In data centers, physical space is expensive so it’s more common to see rack servers there:
Rack servers are placed in server cabinets:
Here’s an example of an HP Proliant rack server in a rack cabinet:
Later, blade servers were introduced that offer even more computing power / memory and use less space:
Above you see a blade enclosure that fits in a server rack. It offers networking, power, and cooling. The blade servers have CPUs, memory, and storage. They fit in the slots of the blade enclosure.
When you buy a physical server, you have to think of the required resources. How much memory does the server need? How much disk space? How fast should the CPUs be? etc. You also have to take future growth into account.

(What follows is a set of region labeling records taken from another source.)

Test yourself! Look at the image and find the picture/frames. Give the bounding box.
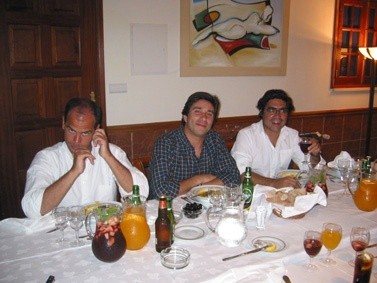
[180,0,290,77]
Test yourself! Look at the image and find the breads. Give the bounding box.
[266,188,306,206]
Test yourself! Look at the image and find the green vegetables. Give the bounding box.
[97,207,117,221]
[311,169,324,183]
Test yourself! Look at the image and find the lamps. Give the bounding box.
[358,47,377,157]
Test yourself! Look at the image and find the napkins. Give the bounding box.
[327,150,357,169]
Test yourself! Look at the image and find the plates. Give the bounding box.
[250,235,286,253]
[173,224,204,240]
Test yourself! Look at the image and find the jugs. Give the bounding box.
[120,196,151,250]
[346,171,377,212]
[85,203,126,263]
[206,198,248,246]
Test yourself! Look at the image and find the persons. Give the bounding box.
[149,92,240,200]
[21,99,149,217]
[231,90,326,189]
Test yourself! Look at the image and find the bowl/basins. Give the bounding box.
[186,185,228,205]
[181,202,204,218]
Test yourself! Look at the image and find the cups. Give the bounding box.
[224,183,240,202]
[352,252,373,283]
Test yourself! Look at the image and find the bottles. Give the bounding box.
[132,185,141,205]
[242,167,253,205]
[358,156,372,183]
[154,194,173,254]
[164,196,175,244]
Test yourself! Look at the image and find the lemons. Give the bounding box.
[266,241,277,252]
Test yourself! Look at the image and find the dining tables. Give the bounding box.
[0,161,377,283]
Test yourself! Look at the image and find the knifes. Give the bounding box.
[222,244,269,262]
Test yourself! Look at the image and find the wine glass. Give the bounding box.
[298,136,312,165]
[52,206,85,247]
[303,223,370,273]
[336,155,363,190]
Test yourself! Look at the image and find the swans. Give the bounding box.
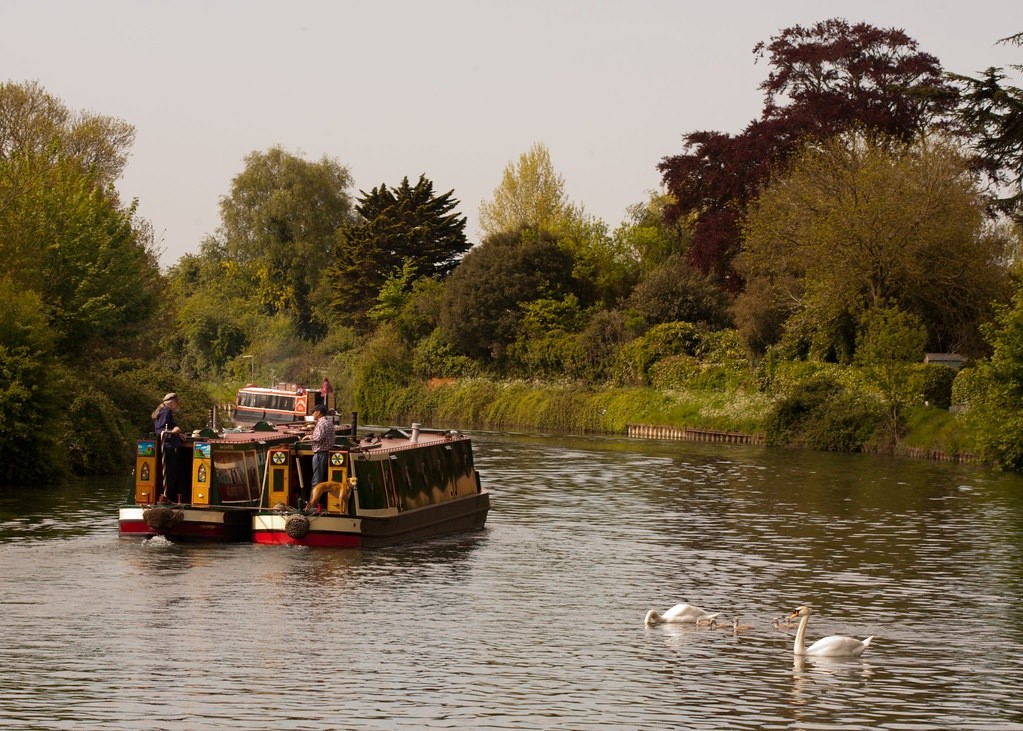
[643,603,756,632]
[771,605,874,657]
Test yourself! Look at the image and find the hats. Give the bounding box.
[313,404,327,411]
[163,393,177,401]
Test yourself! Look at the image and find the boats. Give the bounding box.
[114,412,347,543]
[228,377,338,427]
[248,410,492,548]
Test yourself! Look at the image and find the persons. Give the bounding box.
[301,403,336,508]
[151,392,187,503]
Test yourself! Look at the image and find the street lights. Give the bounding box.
[242,353,256,384]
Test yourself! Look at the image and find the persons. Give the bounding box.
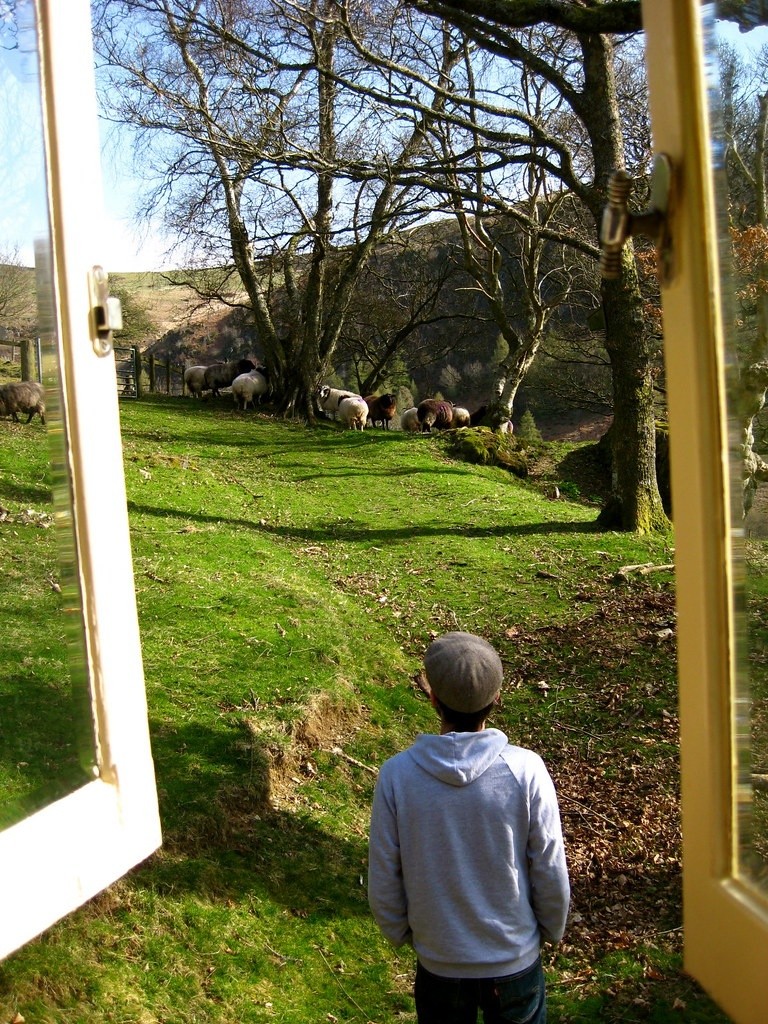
[368,632,572,1024]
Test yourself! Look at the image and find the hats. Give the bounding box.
[425,632,502,713]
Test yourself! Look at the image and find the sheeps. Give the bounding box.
[183,359,272,411]
[0,380,47,425]
[318,382,514,436]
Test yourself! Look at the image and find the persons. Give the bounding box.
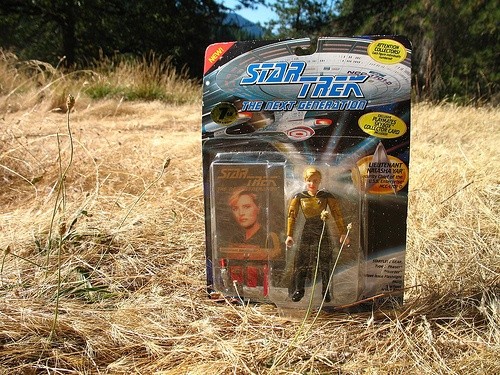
[228,188,281,251]
[284,166,350,302]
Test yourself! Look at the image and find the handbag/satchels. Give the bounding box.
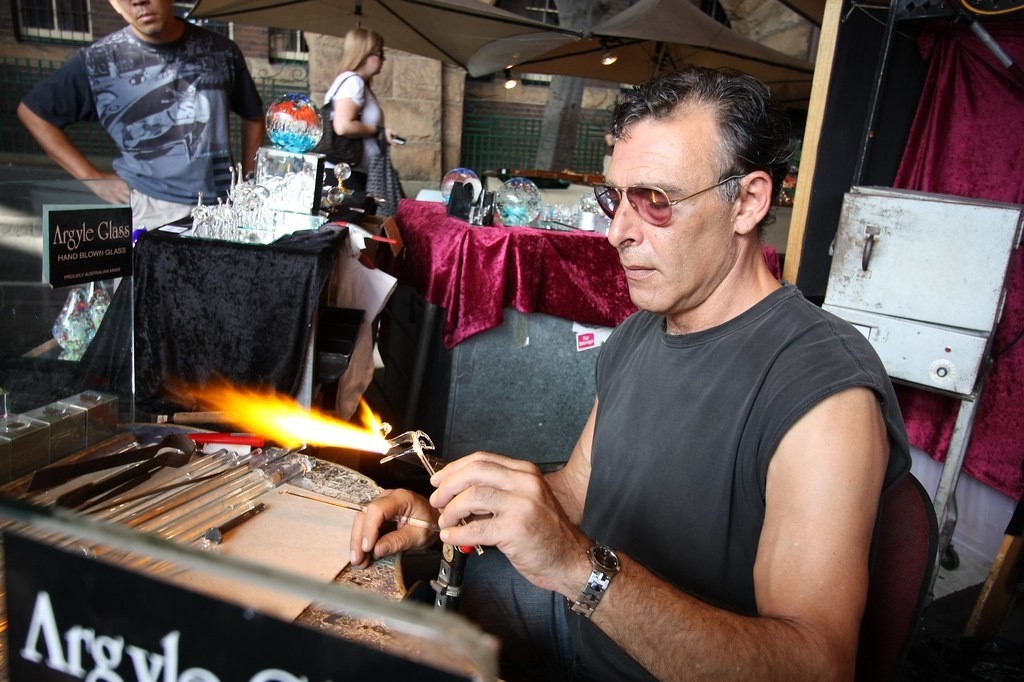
[309,73,366,169]
[366,145,406,217]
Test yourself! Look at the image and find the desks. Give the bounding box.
[115,423,408,653]
[132,187,379,420]
[395,199,778,472]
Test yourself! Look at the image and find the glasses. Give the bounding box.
[370,50,383,58]
[594,175,746,226]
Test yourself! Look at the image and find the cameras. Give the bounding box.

In the last decade, the number of cores in a single processor has grown rapidly. We went from single core processors to dual core processors, quad core processors and now there are even processors with more than 10-20 cores. There is a also a technique called hyperthreading where we have two virtual cores for each physical core. This allows the operating system to execute two threads at the same time. Here is an example of an Intel I7 processor:
Above you can see that this CPU has 4 physical cores and 8 virtual (logical) cores.
The amount of (affordable) RAM has also increased a lot. A single physical server often has way more CPU and RAM resources than what is required for a single operating system. Nowadays, we use a lot of server virtualization which means that we run multiple virtual machines on a single physical server.
All hardware of the VM (virtual machine) is virtualized, its CPU(s), RAM, hard disks, network card, etc. For each virtual machine you create, you can decide how many CPU(s), RAM, etc. it will have.
The server virtualization software that we run on the physical server (called the host when talking about server virtualization) is called the hypervisor. The hypervisor is what manages the VMS and where you configure how much RAM/CPUs/disk space you assign to each VM.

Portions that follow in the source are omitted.